======== Texte retenu
Le Parti québécois : pour ou contre l'indépendance?
Extrait du pamphlet Le Parti québécois : pour ou contre l'indépendance? d'Andrée Ferretti.
Présentation
Après 237 ans d'appartenance à un peuple conquis et annexé, dépossédé, dominé et exploité, bafoué et méprisé, sans cesse assiégé et sans cesse minorisé, je n'ai plus la patience d'attendre patiemment la fin du génocide, inéluctable, si nous ne faisons pas l'indépendance dans les plus brefs délais.
Après 33 ans de militantisme quotidien pour l'indépendance nationale du peuple québécois, je n'ai plus la patience d'admettre patiemment que des politiciens encore aliénés et/ou en mal de pouvoir en retardent indéfiniment l'échéance.
J'en ai assez du détournement de mon militantisme à des fins politiciennes, qu'elles se déguisent sous les apparences d'un objectif de souveraineté-association ou de souveraineté avec partenariat.
J'en ai assez de gagner des batailles électorales à coup de bonnes tactiques et de perdre des référendums faute d'une véritable stratégie, appropriée à un objectif d'indépendance nationale.
Or, quand on sait que le but de toute stratégie est d'atteindre les objectifs fixés par la politique, en utilisant efficacement les moyens disponibles, on ne se surprend guère de l'absence, au Parti québécois, d'une stratégie indépendantiste, puisque aussi bien ce parti ne l'est pas et ne l'a jamais été, mise à part la période où M. Jacques Parizeau l'a dirigé. Malheureusement, même sous sa conduite, le parti n'a pas su se doter d'une stratégie adéquate à son nouvel objectif. Entièrement dominé par ses technocrates élus et non élus, par ses bureaucrates et autres conseillers et attachés politiques non élu, le Parti québécois est depuis au moins 20 ans soumis aux exigences exclusives des luttes électorales. Enlisé dans des structures et des modes d'action d'une rigidité inflexible, il étouffe tout esprit d'initiative de ses militants, d'où leur nombre restreint par rapport à celui des cotisants. Il est devenu si réfractaire à la discussion des objectifs idéologiques du parti et des politiques gouvernementales que la moindre remise en question, si elle se veut efficace, doit passer par les médias et prend, dès lors, une allure conflictuelle.
================
» **Tâches**:
(a) Recopiez le passage de l'extrait sur le Parti québécois qui commence à « Extrait du pamphlet » et se termine à « retardent indéfiniment l'échéance. ».
(b) Indiquez, s'il vous plaît, si chacun des énoncés suivants concorde avec l'extrait sur le Parti québécois, en répondant par oui ou par non et en citant les mots décisifs de l'extrait. (i) L'extrait évoque 33 ans de militantisme quotidien pour l'indépendance. (ii) Sous la conduite de M. Jacques Parizeau, le parti s'est doté d'une stratégie adéquate à son nouvel objectif. (iii) Le parti compte davantage de militants que de cotisants.
(c) D'après l'extrait sur le Parti québécois, depuis combien de temps le parti est-il soumis aux exigences exclusives des luttes électorales ?
======== Lignes de données
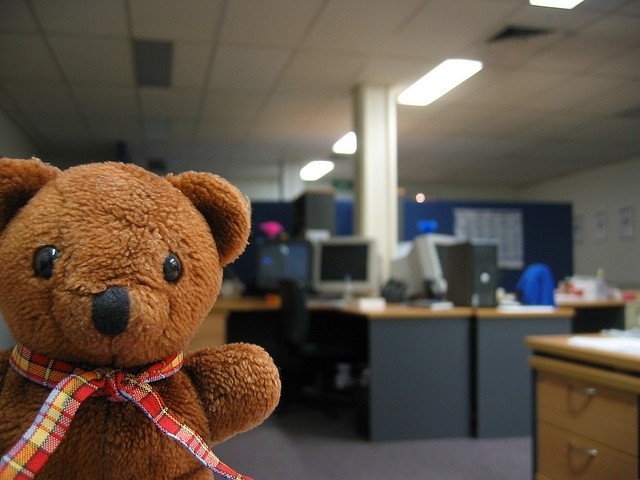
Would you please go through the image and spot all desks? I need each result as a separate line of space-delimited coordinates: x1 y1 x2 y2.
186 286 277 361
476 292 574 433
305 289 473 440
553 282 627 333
================
======== Lignes de données
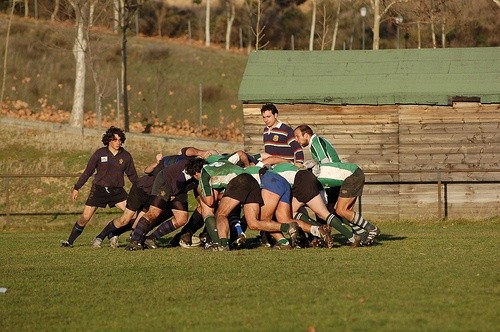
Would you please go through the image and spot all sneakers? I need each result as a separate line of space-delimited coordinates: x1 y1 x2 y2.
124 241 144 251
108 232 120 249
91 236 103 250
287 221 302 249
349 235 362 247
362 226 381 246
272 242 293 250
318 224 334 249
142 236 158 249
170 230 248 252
================
======== Lignes de données
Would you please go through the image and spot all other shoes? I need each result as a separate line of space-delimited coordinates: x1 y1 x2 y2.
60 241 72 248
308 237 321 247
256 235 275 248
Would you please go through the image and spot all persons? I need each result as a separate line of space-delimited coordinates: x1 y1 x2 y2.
================
» **Résultats par tâche**:
(a)
Extrait du pamphlet Le Parti québécois : pour ou contre l'indépendance? d'Andrée Ferretti.
Présentation
Après 237 ans d'appartenance à un peuple conquis et annexé, dépossédé, dominé et exploité, bafoué et méprisé, sans cesse assiégé et sans cesse minorisé, je n'ai plus la patience d'attendre patiemment la fin du génocide, inéluctable, si nous ne faisons pas l'indépendance dans les plus brefs délais.
Après 33 ans de militantisme quotidien pour l'indépendance nationale du peuple québécois, je n'ai plus la patience d'admettre patiemment que des politiciens encore aliénés et/ou en mal de pouvoir en retardent indéfiniment l'échéance.

(b)
(i) Oui : « Après 33 ans de militantisme quotidien pour l'indépendance nationale du peuple québécois ».
(ii) Non : « même sous sa conduite, le parti n'a pas su se doter d'une stratégie adéquate à son nouvel objectif ».
(iii) Non : « d'où leur nombre restreint par rapport à celui des cotisants ».

(c) Depuis au moins 20 ans.